Spatial data with pictures>
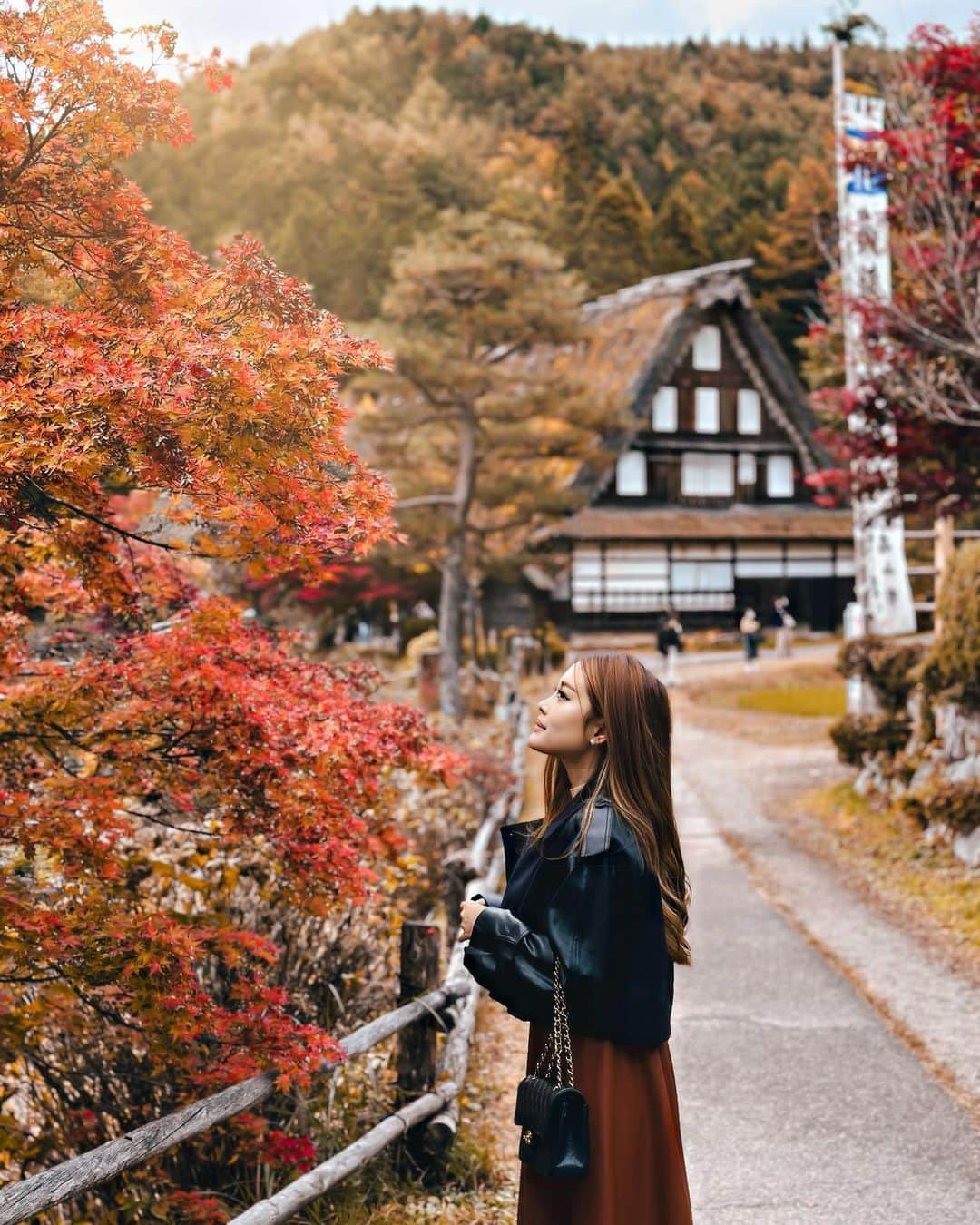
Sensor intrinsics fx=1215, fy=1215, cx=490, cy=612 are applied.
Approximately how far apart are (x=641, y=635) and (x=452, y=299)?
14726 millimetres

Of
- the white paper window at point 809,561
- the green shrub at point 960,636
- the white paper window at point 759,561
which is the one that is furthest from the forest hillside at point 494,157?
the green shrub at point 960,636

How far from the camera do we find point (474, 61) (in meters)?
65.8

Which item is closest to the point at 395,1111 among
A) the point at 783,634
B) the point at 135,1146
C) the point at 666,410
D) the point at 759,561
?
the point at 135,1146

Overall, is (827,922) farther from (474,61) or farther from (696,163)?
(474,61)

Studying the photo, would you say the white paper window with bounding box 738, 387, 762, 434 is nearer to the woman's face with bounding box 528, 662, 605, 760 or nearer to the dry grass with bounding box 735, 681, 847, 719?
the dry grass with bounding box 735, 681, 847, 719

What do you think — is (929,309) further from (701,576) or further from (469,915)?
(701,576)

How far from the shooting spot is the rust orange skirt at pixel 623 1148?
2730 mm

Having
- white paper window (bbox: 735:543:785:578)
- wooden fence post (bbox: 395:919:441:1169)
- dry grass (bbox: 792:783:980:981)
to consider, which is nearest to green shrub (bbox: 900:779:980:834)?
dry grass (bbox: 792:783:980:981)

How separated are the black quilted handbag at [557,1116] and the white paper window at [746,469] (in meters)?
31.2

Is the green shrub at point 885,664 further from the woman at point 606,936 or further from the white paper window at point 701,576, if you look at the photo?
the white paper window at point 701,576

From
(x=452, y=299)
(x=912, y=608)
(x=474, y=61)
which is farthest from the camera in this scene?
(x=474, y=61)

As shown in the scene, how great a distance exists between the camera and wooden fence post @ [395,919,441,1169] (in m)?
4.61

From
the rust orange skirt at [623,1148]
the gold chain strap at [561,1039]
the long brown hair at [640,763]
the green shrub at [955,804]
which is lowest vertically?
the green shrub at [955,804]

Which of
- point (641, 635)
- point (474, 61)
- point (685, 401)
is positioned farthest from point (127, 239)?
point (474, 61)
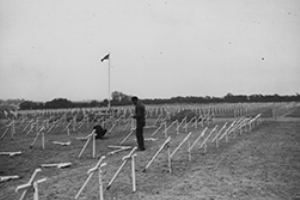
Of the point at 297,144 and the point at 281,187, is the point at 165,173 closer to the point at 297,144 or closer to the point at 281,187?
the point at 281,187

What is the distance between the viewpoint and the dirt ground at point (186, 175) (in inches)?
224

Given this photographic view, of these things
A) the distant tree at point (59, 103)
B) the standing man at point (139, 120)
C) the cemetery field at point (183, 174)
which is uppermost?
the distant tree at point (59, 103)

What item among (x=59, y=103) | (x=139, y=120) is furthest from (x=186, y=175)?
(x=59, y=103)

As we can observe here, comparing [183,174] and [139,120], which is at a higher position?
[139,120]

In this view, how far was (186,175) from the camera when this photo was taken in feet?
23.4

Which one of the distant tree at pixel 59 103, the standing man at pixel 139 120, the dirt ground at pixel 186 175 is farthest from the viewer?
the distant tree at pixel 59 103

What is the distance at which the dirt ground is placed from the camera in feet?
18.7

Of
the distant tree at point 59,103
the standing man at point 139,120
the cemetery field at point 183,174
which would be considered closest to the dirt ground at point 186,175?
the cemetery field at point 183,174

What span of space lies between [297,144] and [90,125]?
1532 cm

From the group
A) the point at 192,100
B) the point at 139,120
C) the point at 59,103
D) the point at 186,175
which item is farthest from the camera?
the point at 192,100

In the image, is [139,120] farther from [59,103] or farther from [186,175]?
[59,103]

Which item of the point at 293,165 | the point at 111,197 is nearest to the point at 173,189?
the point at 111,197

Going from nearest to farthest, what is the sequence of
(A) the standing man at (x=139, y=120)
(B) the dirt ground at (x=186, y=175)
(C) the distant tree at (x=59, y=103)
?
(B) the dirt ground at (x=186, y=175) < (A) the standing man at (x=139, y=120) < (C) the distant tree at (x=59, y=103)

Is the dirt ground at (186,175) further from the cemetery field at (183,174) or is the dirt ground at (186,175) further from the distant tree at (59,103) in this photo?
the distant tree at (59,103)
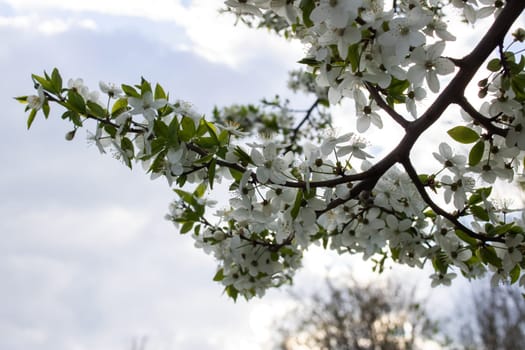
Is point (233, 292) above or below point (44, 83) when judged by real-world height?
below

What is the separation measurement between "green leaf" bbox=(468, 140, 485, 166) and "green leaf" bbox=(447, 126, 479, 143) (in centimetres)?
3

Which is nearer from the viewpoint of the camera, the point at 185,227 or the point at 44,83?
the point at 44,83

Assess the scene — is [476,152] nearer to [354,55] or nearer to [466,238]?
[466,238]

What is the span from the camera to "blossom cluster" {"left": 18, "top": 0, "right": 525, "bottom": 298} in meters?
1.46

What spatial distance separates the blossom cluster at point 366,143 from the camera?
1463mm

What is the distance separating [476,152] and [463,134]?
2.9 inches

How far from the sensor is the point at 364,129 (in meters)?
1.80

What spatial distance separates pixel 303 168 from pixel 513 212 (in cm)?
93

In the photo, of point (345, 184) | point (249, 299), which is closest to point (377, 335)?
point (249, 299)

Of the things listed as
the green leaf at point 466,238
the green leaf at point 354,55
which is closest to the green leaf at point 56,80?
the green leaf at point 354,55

What you will do>
Please repeat every item above word for word, leaving out the pictures.

The completed task>
Sensor intrinsics fx=1215, fy=1215, cx=490, cy=612 are applied.
Approximately how far apart are (x=641, y=635) and (x=452, y=299)?
14726 millimetres

Of
- the white paper window at point 809,561
- the green shrub at point 960,636
- the white paper window at point 759,561
which is the one that is furthest from the forest hillside at point 494,157?
the green shrub at point 960,636

How far from the camera do we find point (474, 61) (in meters)?
65.8

Which item is closest to the point at 395,1111 among
A) the point at 783,634
B) the point at 135,1146
C) the point at 666,410
D) the point at 759,561
?
the point at 135,1146

Overall, is (827,922) farther from (474,61) or farther from (696,163)?
(474,61)

Studying the photo, would you say the white paper window with bounding box 738, 387, 762, 434 is nearer to the woman's face with bounding box 528, 662, 605, 760 or nearer to the dry grass with bounding box 735, 681, 847, 719?
the dry grass with bounding box 735, 681, 847, 719

What do you think — is (929,309) further from (701,576) or further from (469,915)?
(701,576)

How far from the shooting spot is the rust orange skirt at pixel 623 1148?
2730 mm

Having
- white paper window (bbox: 735:543:785:578)
- wooden fence post (bbox: 395:919:441:1169)
- dry grass (bbox: 792:783:980:981)
to consider, which is nearest to green shrub (bbox: 900:779:980:834)?
dry grass (bbox: 792:783:980:981)

How separated are the black quilted handbag at [557,1116] and the white paper window at [746,469] (in meters)?
31.2

Is the green shrub at point 885,664 further from the woman at point 606,936 or further from the white paper window at point 701,576, if you look at the photo?
the white paper window at point 701,576

From
(x=452, y=299)
(x=912, y=608)
(x=474, y=61)
which is farthest from the camera in this scene?
(x=474, y=61)

As shown in the scene, how great a distance exists between the camera and wooden fence post @ [395,919,441,1169] (in m)?
4.61

From
the rust orange skirt at [623,1148]
the gold chain strap at [561,1039]
the long brown hair at [640,763]
the green shrub at [955,804]
which is lowest vertically?
the green shrub at [955,804]

Which of
- point (641, 635)
- point (474, 61)
- point (685, 401)
is positioned farthest from point (127, 239)?
point (474, 61)
Of the point at 297,144 and the point at 281,187, is the point at 165,173 closer to the point at 297,144 or closer to the point at 281,187?
the point at 281,187

What is the distance between the viewpoint and the dirt ground at point (186, 175) (in inches)?
224

Given this photographic view, of these things
A) the distant tree at point (59, 103)
B) the standing man at point (139, 120)
C) the cemetery field at point (183, 174)
which is uppermost?
the distant tree at point (59, 103)

What item among (x=59, y=103) | (x=139, y=120) is furthest from (x=186, y=175)?
(x=59, y=103)

As we can observe here, comparing [183,174] and [139,120], which is at a higher position?
[139,120]

In this view, how far was (186,175) from the camera when this photo was taken in feet?
23.4

Which one of the distant tree at pixel 59 103, the standing man at pixel 139 120, the dirt ground at pixel 186 175 is farthest from the viewer?
the distant tree at pixel 59 103

What is the distance at which the dirt ground is placed from the camera in feet?
18.7

Of
the distant tree at point 59,103
the standing man at point 139,120
the cemetery field at point 183,174
which would be considered closest to the dirt ground at point 186,175?
the cemetery field at point 183,174

What span of space lies between [297,144] and [90,125]?
1532 cm

From the group
A) the point at 192,100
B) the point at 139,120
C) the point at 59,103
D) the point at 186,175
which item is farthest from the camera?
the point at 192,100

In the image, is [139,120] farther from [59,103] or farther from [186,175]?
[59,103]

Which item of the point at 293,165 | the point at 111,197 is nearest to the point at 173,189?
the point at 111,197

Going from nearest to farthest, what is the sequence of
(A) the standing man at (x=139, y=120)
(B) the dirt ground at (x=186, y=175)
(C) the distant tree at (x=59, y=103)
?
(B) the dirt ground at (x=186, y=175) < (A) the standing man at (x=139, y=120) < (C) the distant tree at (x=59, y=103)

Is the dirt ground at (186,175) further from the cemetery field at (183,174) or is the dirt ground at (186,175) further from the distant tree at (59,103) in this photo?
the distant tree at (59,103)
Is point (233, 292) above or below point (44, 83) when judged by real-world height?
below

What is the separation measurement between "green leaf" bbox=(468, 140, 485, 166) and "green leaf" bbox=(447, 126, 479, 143) (in centimetres)?
3

Which is nearer from the viewpoint of the camera, the point at 185,227 or the point at 44,83?
the point at 44,83

Assess the scene — is [476,152] nearer to [354,55] or nearer to [466,238]?
[466,238]

What is the span from the camera to "blossom cluster" {"left": 18, "top": 0, "right": 525, "bottom": 298} in meters?
1.46

What spatial distance separates the blossom cluster at point 366,143 from the camera?
1463mm

What is the distance separating [476,152] and [463,134]?
2.9 inches

How far from the sensor is the point at 364,129 (in meters)?
1.80

What spatial distance separates pixel 303 168 from pixel 513 212 (in cm)?
93

In the photo, of point (345, 184) | point (249, 299), which is closest to point (377, 335)?
point (249, 299)

Of the things listed as
the green leaf at point 466,238
the green leaf at point 354,55
which is closest to the green leaf at point 56,80?
the green leaf at point 354,55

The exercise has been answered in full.